++++ Text section

On 10/12/20 11:22 AM, Catalin Marinas wrote:
> On Mon, Oct 12, 2020 at 11:03:33AM -0600, Khalid Aziz wrote:
>> On 10/10/20 5:09 AM, Catalin Marinas wrote:
>>> On Wed, Oct 07, 2020 at 02:14:09PM -0600, Khalid Aziz wrote:
>>>> On 10/7/20 1:39 AM, Jann Horn wrote:
>>>>> arch_validate_prot() is a hook that can validate whether a given set of
>>>>> protection flags is valid in an mprotect() operation. It is given the set
>>>>> of protection flags and the address being modified.
>>>>>
>>>>> However, the address being modified can currently not actually be used in
>>>>> a meaningful way because:
>>>>>
>>>>> 1. Only the address is given, but not the length, and the operation can
>>>>>    span multiple VMAs. Therefore, the callee can't actually tell which
>>>>>    virtual address range, or which VMAs, are being targeted.
>>>>> 2. The mmap_lock is not held, meaning that if the callee were to check
>>>>>    the VMA at @addr, that VMA would be unrelated to the one the
>>>>>    operation is performed on.
>>>>>
>>>>> Currently, custom arch_validate_prot() handlers are defined by
>>>>> arm64, powerpc and sparc.
>>>>> arm64 and powerpc don't care about the address range, they just check the
>>>>> flags against CPU support masks.
>>>>> sparc's arch_validate_prot() attempts to look at the VMA, but doesn't take
>>>>> the mmap_lock.
>>>>>
>>>>> Change the function signature to also take a length, and move the
>>>>> arch_validate_prot() call in mm/mprotect.c down into the locked region.
>>> [...]
>>>> As Chris pointed out, the call to arch_validate_prot() from do_mmap2()
>>>> is made without holding mmap_lock. Lock is not acquired until
>>>> vm_mmap_pgoff(). This variance is uncomfortable but I am more
>>>> uncomfortable forcing all implementations of validate_prot to require
>>>> mmap_lock be held when non-sparc implementations do not have such need
>>>> yet. Since do_mmap2() is in powerpc specific code, for now this patch
>>>> solves a current problem.

++++++++
++++ Dataset content

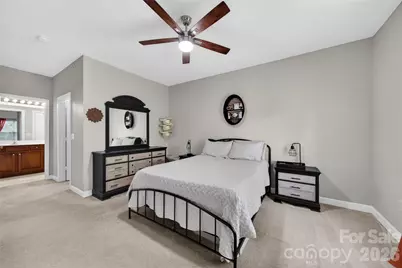 11921 Ridgeway Park Drive, Charlotte, NC 28277 - Photo 23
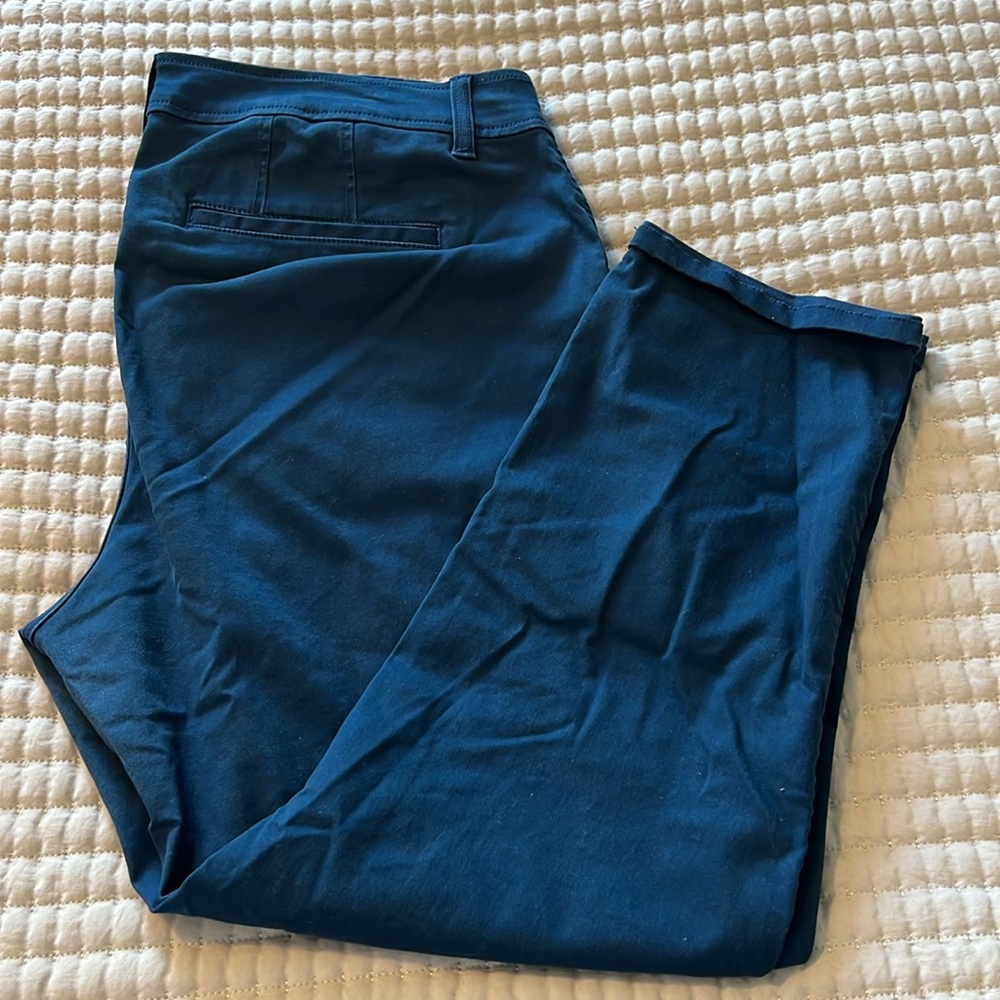 Trouser Pant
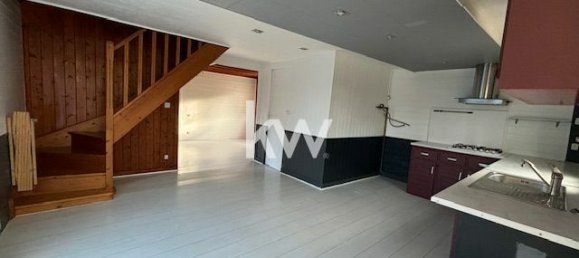 Casa de 2 dormitorios en Feuquieres-en-Vimeu, France No. 52973 11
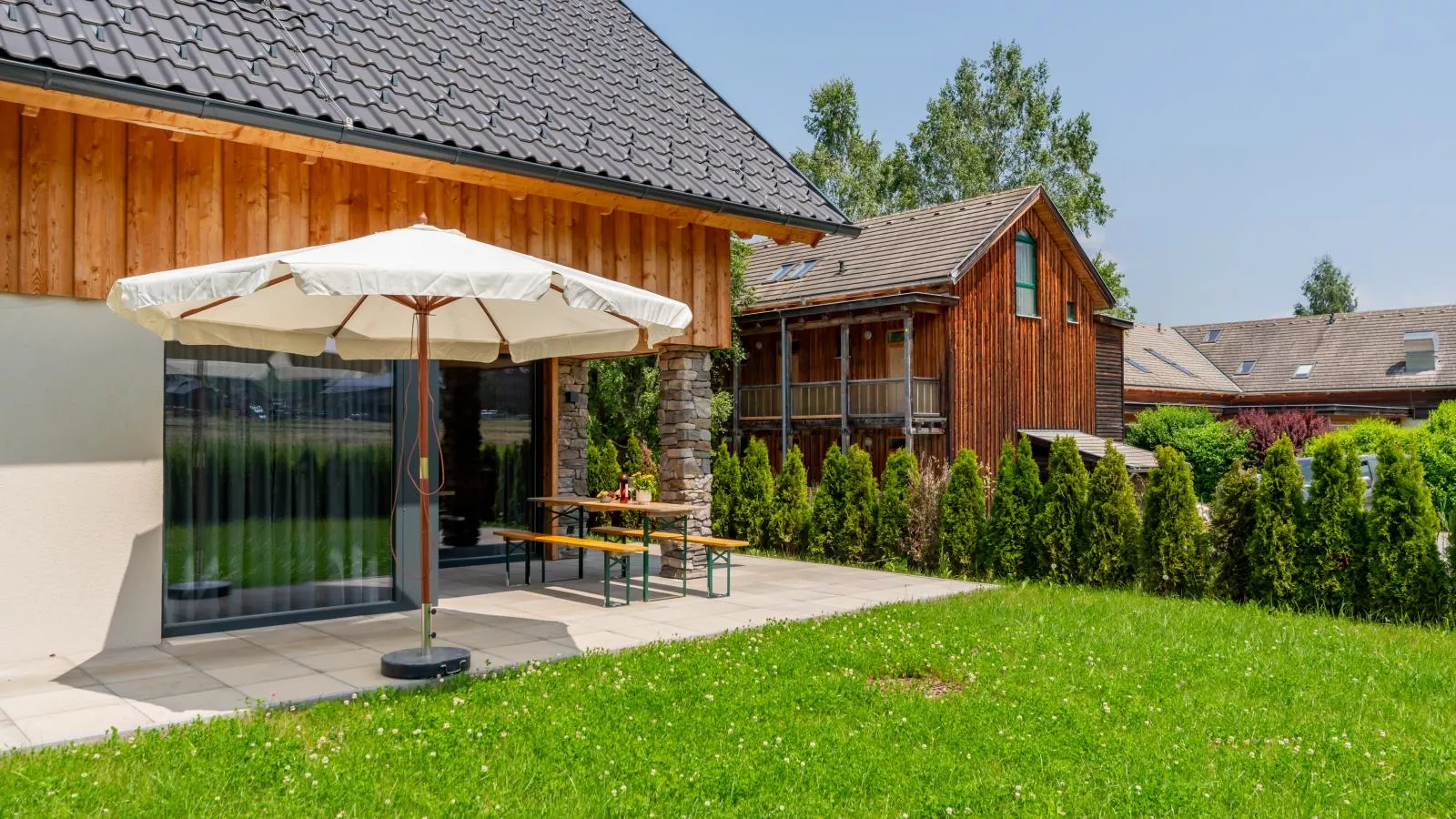 Bergzicht 2B-Terrasbalkon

++++++++

* **Required actions**:
1/ Please rewrite the mailing-list thread from "On 10/12/20 11:22" to "address being modified.", swapping "protection flags" for "permission bits".
2/ According to the mailing-list thread, why can't the address passed to arch_validate_prot() currently be used in a meaningful way?
The data has no connection to the mailing-list thread.

* **Solved tasks**:
1/
On 10/12/20 11:22 AM, Catalin Marinas wrote:
> On Mon, Oct 12, 2020 at 11:03:33AM -0600, Khalid Aziz wrote:
>> On 10/10/20 5:09 AM, Catalin Marinas wrote:
>>> On Wed, Oct 07, 2020 at 02:14:09PM -0600, Khalid Aziz wrote:
>>>> On 10/7/20 1:39 AM, Jann Horn wrote:
>>>>> arch_validate_prot() is a hook that can validate whether a given set of
>>>>> permission bits is valid in an mprotect() operation. It is given the set
>>>>> of permission bits and the address being modified.

2/ Only the address is passed, not the length, and the operation can span multiple VMAs, so the callee can't tell which virtual address range or VMAs are targeted. Also, the mmap_lock is not held, so a VMA checked at @addr would be unrelated to the one the operation is performed on.